'''

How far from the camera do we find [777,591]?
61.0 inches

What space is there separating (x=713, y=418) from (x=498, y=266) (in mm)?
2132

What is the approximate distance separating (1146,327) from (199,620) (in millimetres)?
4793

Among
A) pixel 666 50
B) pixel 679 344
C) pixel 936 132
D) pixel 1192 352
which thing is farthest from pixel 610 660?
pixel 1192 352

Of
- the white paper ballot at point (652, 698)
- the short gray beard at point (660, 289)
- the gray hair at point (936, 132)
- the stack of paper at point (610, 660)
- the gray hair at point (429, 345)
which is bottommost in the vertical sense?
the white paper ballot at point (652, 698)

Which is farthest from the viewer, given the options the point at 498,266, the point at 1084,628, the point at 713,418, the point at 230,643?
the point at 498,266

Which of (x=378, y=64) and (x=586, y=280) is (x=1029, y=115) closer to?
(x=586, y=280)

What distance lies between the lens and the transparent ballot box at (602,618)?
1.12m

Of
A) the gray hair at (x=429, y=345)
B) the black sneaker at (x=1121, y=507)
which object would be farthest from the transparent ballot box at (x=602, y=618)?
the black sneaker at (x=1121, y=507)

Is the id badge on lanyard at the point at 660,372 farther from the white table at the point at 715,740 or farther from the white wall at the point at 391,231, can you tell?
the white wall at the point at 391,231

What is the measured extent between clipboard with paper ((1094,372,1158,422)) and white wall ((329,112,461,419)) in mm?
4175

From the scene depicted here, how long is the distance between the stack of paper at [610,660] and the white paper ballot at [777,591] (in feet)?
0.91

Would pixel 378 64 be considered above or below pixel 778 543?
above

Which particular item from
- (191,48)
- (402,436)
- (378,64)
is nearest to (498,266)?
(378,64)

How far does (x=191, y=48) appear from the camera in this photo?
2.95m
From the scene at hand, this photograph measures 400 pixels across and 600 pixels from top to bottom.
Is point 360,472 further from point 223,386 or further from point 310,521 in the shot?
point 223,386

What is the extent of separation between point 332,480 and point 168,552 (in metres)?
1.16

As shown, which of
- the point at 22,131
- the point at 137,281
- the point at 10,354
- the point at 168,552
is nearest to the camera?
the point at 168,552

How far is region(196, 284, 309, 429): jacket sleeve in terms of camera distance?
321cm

'''

- [Task to complete] Rewrite the data above, changing "gray hair" to "silver hair" everywhere it appears and keeping everything else the same.

- [Written response]
How far from the camera do we find [777,591]?
61.0 inches

What space is there separating (x=713, y=418) from (x=498, y=266) (in mm)?
2132

What is the approximate distance separating (1146,327) from (199,620) (in millimetres)?
4793

Among
A) pixel 666 50
B) pixel 679 344
C) pixel 936 132
D) pixel 1192 352
which thing is farthest from pixel 610 660?
pixel 1192 352

Of
- the white paper ballot at point (652, 698)
- the short gray beard at point (660, 289)
- the silver hair at point (936, 132)
- the stack of paper at point (610, 660)
- the silver hair at point (429, 345)
which is bottommost in the vertical sense?
the white paper ballot at point (652, 698)

Which is farthest from the viewer, given the options the point at 498,266, the point at 1084,628, the point at 713,418, the point at 230,643?
the point at 498,266

Which of (x=378, y=64) and (x=586, y=280) is (x=1029, y=115) closer to?
(x=586, y=280)

What distance lies between the lens and the transparent ballot box at (602,618)?
1.12m

Of
A) the silver hair at (x=429, y=345)
B) the black sneaker at (x=1121, y=507)
which object would be farthest from the transparent ballot box at (x=602, y=618)?
the black sneaker at (x=1121, y=507)

Is the id badge on lanyard at the point at 660,372 farther from the white table at the point at 715,740 or farther from the white wall at the point at 391,231, can you tell?
the white wall at the point at 391,231

What is the measured extent between clipboard with paper ((1094,372,1158,422)) and white wall ((329,112,461,419)) in mm?
4175

From the scene depicted here, how long is the distance between the stack of paper at [610,660] and the white paper ballot at [777,591] (in feet)?
0.91

Would pixel 378 64 be considered above or below pixel 778 543?
above

Which particular item from
- (191,48)
- (402,436)
- (378,64)
is nearest to (498,266)?
(378,64)

How far does (x=191, y=48) appear from the camera in this photo?
2.95m
From the scene at hand, this photograph measures 400 pixels across and 600 pixels from top to bottom.
Is point 360,472 further from point 223,386 or further from point 310,521 in the shot?
point 223,386

What is the extent of separation between point 332,480 and point 168,552 (in metres)?
1.16

As shown, which of
- the point at 22,131
- the point at 137,281
- the point at 10,354
- the point at 168,552
is nearest to the camera?
the point at 168,552

How far is region(196, 284, 309, 429): jacket sleeve in terms of camera distance?
321cm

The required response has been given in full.